Wat het voor [minderjarige] extra moeilijk maakt zijn de onoverbrugbare visieverschillen tussen de ouders over bijvoorbeeld de opvoeding, medische kwesties en de voeding van [minderjarige] . De visie van de vader wijkt, volgens de raad en de GI, af van de algemene maatschappelijke visie en richtlijnen van de overheid/RIVM. [minderjarige] heeft zich hierdoor in twee heel verschillende leefwerelden staande moeten houden. Ook de wijze waarop de contacten tussen de vader en [minderjarige] door de vader zijn vormgegeven (waarbij ook gesprekken tussen de vader en [minderjarige] door de vader zijn opgenomen) zijn belastend geweest voor [minderjarige] . De vader geeft er geen blijk van te beseffen wat dit eigenlijk voor [minderjarige] betekent. Daar komt bij - hoewel de visies van partijen hierover verschillen - dat de vader betrokken zou zijn geweest bij twee geweldsincidenten waarbij opa (vz) en de stiefvader van [minderjarige] betrokken zouden zijn geweest. De GI heeft hierover aangegeven dat [minderjarige] getuige is geweest van deze incidenten en daarna bang is geworden van de vader.

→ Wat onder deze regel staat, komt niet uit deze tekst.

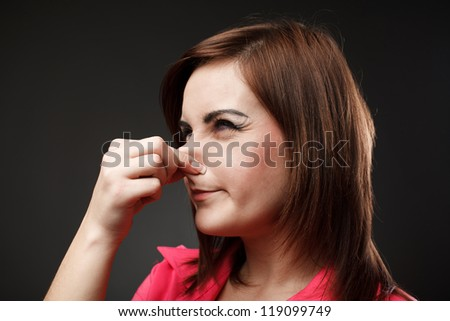 Closeup portrait of a young woman holding her nose because of a bad smell - stock photo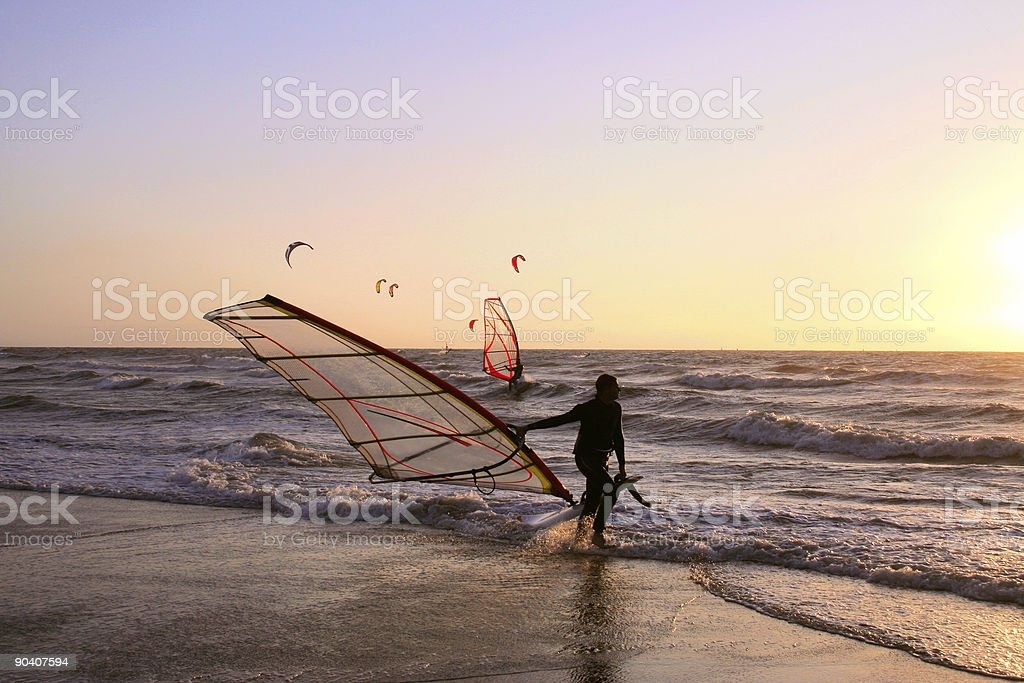 Wind surfer coming out of the surf at dusk royalty-free stock photo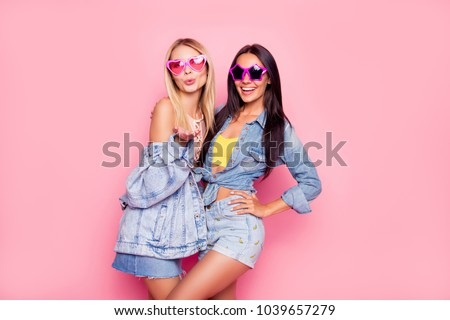 I like you! Beautiful playful cheerful women dressed in fashionable stylish shorts, shirt, jacket, top, funny star and heart glasses are embracing, sending air-kiss, isolated on bright pink background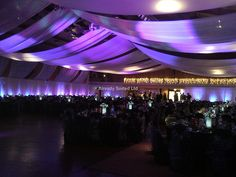 Wedding reception draped and lit in lilac... could we do this in the Grand Hall?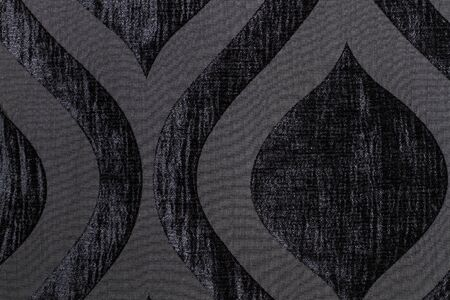 A texture of a black wool textile with ornaments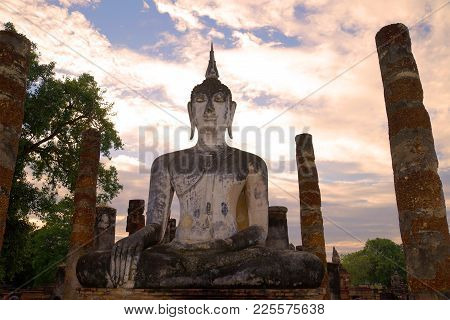 Ancient Sculpture Of The Sitting Buddha Close Up At Sunset. Historical Park Of The Sukhothai City, T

De raad heeft bij het hof aangegeven dat de onduidelijkheden en de spanningen in het verleden de oorzaak kunnen zijn geweest voor de gedragsproblematiek van [minderjarige] en dat het voor [minderjarige] heel erg belangrijk is dat er rust en voorspelbaarheid is. Op dit moment gaat het goed met [minderjarige] . Hij is van school gewisseld en de moeder heeft betoogd dat hij rustiger is geworden. Vanwege de rust die er is ontstaan kan [minderjarige] nu bovendien toekomen aan de hulpverlening voor hemzelf om te leren omgaan met zijn autismespectrumstoornis.
Het hof acht het van belang dat er vanuit deze rust door de GI gekeken gaat worden op welke wijze de vader kan leren aansluiten bij [minderjarige] op een manier die voor [minderjarige] geen spanning oplevert. De GI heeft aangegeven te willen blijven onderzoeken wat er mogelijk is om te komen tot een (laagdrempelig) contactherstel. Het hof deelt daarbij de visie van de GI en de raad dat de vader nu aan zet is bij het benaderen van een geschikte hulpverlenende instantie, gelet op de moeizame aanloop naar het kunnen vinden van passende hulpverlening. Alles overziende, is het hof van oordeel dat het in het belang van [minderjarige] noodzakelijk is om tijdelijk, voor de duur van de ondertoezichtstelling, de regie aan de GI laten voor de verdere invulling van de omgangsregeling. Gelet op de complexiteit en het feit dat [minderjarige] zeer kwetsbaar is, zijn de belangen van [minderjarige] het beste gewaarborgd door hier geen ondergrens aan omgang bij op te leggen.
3.12.
Het voorgaande leidt ertoe dat de bestreden beschikking dient te worden bekrachtigd. Het hof zal de proceskosten compenseren, in die zin dat ieder van de partijen de eigen kosten draagt, vanwege de aard van de procedure.

4.De beslissing

Het hof:
bekrachtigt de beschikking van de rechtbank Oost-Brabant van 21 december 2022;
compenseert de proceskosten in die zin, dat iedere partij de eigen kosten draagt;
wijst af het meer of anders verzochte.
Deze beschikking is gegeven door mrs. E.M.D.M. van der Linden, C.D.M. Lamers en
H. van Winkel en is op 23 november 2023 uitgesproken in het openbaar in tegenwoordigheid van de griffier.